++++ 本文 ++++

江戸時代を中心とした、面白い話を、探して、紹介します。

「こおろぎの草子」  「虫の三十六歌仙」    19~24

2025-07-20 22:29:51 | こおろぎ草子・虫の三十六歌仙

「こおろぎの草子」  「虫の三十六歌仙」    19~24

19、くも(蜘蛛)
あやしくも かかるはかなき住ひ(すまい)せば 問ひ来る風の 便りだになし
アヤシクモ カカル ハカナキ スマイ セバ トイクル カゼノ タヨリ ダニナシ

解釈:蜘蛛の巣のような、卑しく、簡単に壊れる住居に棲んでいる私には、誰も便りをくれない。
考察:あやしくも=奇しくも=奇し くも、で、クモの語句を入れています。


20、けら
下つかに 身は埋もれて 過ぎけらし いづくも宿と 定めざりけり
シモツカニ ミワ ウズモレテ スギケラシ イヅクモ ヤドト サダメザリケリ

解釈:土の中に、体を隠して、日を過ごして来ました。どこも、決まったねぐらと定めていませんでした。
考察;「過ぎけらし」の「けら」を「オケラ 螻蛄」にかけている。

21、蟻(アリであるが、シロアリであるかもしれない)
山深き 朽木の中に ありながら 峯のあらしを よそに聞くかな
ヤマフカキ クチキノ ナカニ アリナガラ ミネノ アラシオ ヨソニ キクカナ

解釈:深山の、朽木の中に巣を作ってすんでいるので、峰の嵐(山の大風)が、遠くに感じる。
考察:「ありながら」は、「在りながら」であるが、「在り=あり=アリ」とするために、仮名表記としています。
この「蟻」は、朽ち木に棲んでいることから、シロアリの可能性があります。しかし、昔の人は、蟻(蜂の仲間)とシロアリ(ゴキブリの仲間)の差異は知らなかったでしょうから、普通の蟻を、念頭に置いて、和歌を作った、と思われます。


22、けらけら(不明)
よしなくも 人のけらを請ひもせず 世に悪まる 身を悔ゆるかな
ヨシナクモ ヒトノ ケラオ コイモセズ ヨニニクマル ミオ クユルカナ
解釈:理由もなく、人から、嫌われているのを、気にもしないでいました。しかし、世間から嫌われている我が身のことを、今では後悔しています。
考察:「けら(螻蛄)=オケラ」は、前にあるので、この「けらけら」は、何であるかは、不明です。
ここに言う「けら」は、「虫けら」の「けら」でしょう」。なにか、ひとから嫌われる虫のあるものを、指しているのでしょうが、それが何であるかは、わかりません。

++++ 項目の抜粋 ++++

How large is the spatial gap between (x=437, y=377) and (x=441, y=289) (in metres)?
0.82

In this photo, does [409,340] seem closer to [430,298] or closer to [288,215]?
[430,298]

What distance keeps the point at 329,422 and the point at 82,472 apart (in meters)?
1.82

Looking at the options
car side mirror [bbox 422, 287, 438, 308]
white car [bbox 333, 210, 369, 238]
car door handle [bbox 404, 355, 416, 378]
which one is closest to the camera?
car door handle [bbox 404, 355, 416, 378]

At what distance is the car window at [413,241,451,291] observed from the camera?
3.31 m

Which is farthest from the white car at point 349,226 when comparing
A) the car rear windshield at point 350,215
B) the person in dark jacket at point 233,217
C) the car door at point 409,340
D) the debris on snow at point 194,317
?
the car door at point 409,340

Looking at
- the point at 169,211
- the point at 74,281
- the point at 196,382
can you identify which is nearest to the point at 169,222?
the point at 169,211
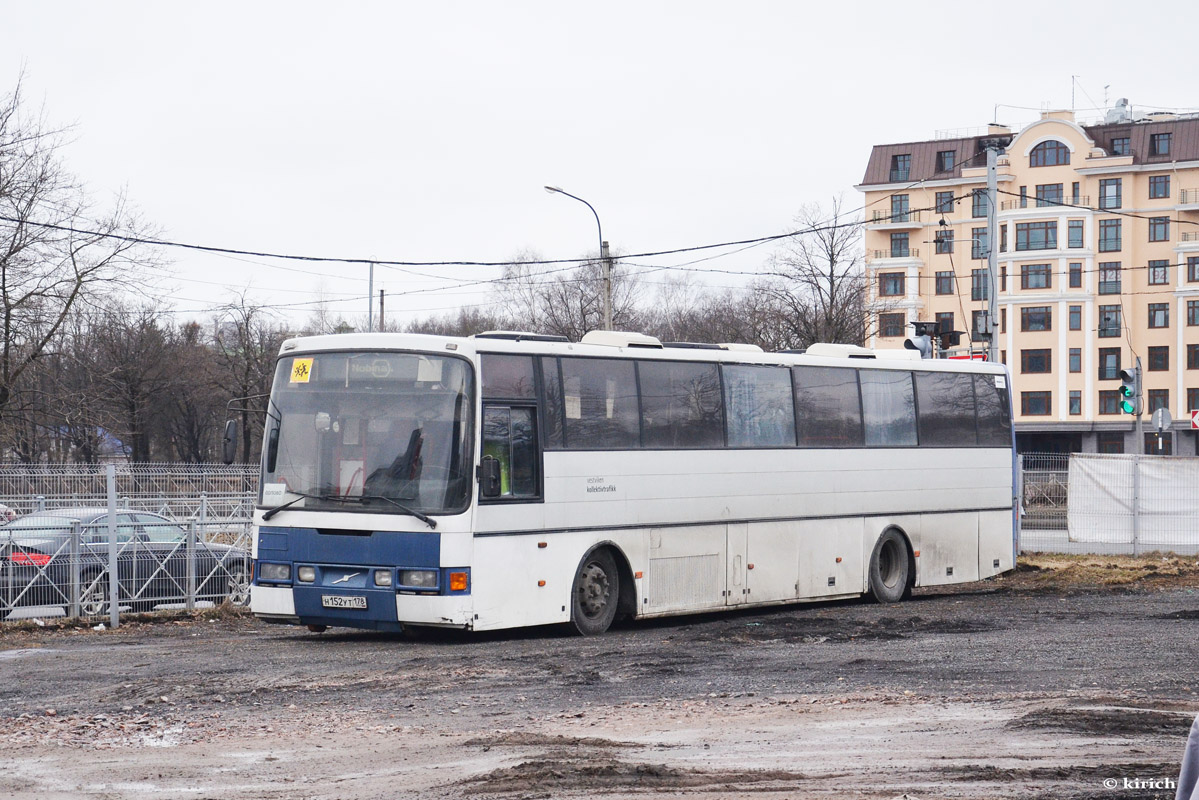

++++

## 練習問題
A – 本文の一文「蜘蛛の巣のような、卑しく、簡単に壊れる住居に棲んでいる私には、誰も便りをくれない。」を英語に訳してください。
B – 本文で番号付きの見出しとして取り上げられている虫の名を、番号とともにすべて挙げてください。
C – 本文から、「あやしくも かかるはかなき住ひ(すまい)せば 問ひ来る風の」から「考察;「過ぎけらし」の「けら」を「オケラ 螻蛄」にかけている。」までの部分をそのまま抜き出してください。

## 各問の解答
A – No one sends word to me, living as I do in a dwelling like a spider's web, lowly and easily broken.

B – 19 くも(蜘蛛)、20 けら、21 蟻、22 けらけら

C –
あやしくも かかるはかなき住ひ(すまい)せば 問ひ来る風の 便りだになし
アヤシクモ カカル ハカナキ スマイ セバ トイクル カゼノ タヨリ ダニナシ

解釈:蜘蛛の巣のような、卑しく、簡単に壊れる住居に棲んでいる私には、誰も便りをくれない。
考察:あやしくも=奇しくも=奇し くも、で、クモの語句を入れています。


20、けら
下つかに 身は埋もれて 過ぎけらし いづくも宿と 定めざりけり
シモツカニ ミワ ウズモレテ スギケラシ イヅクモ ヤドト サダメザリケリ

解釈:土の中に、体を隠して、日を過ごして来ました。どこも、決まったねぐらと定めていませんでした。
考察;「過ぎけらし」の「けら」を「オケラ 螻蛄」にかけている。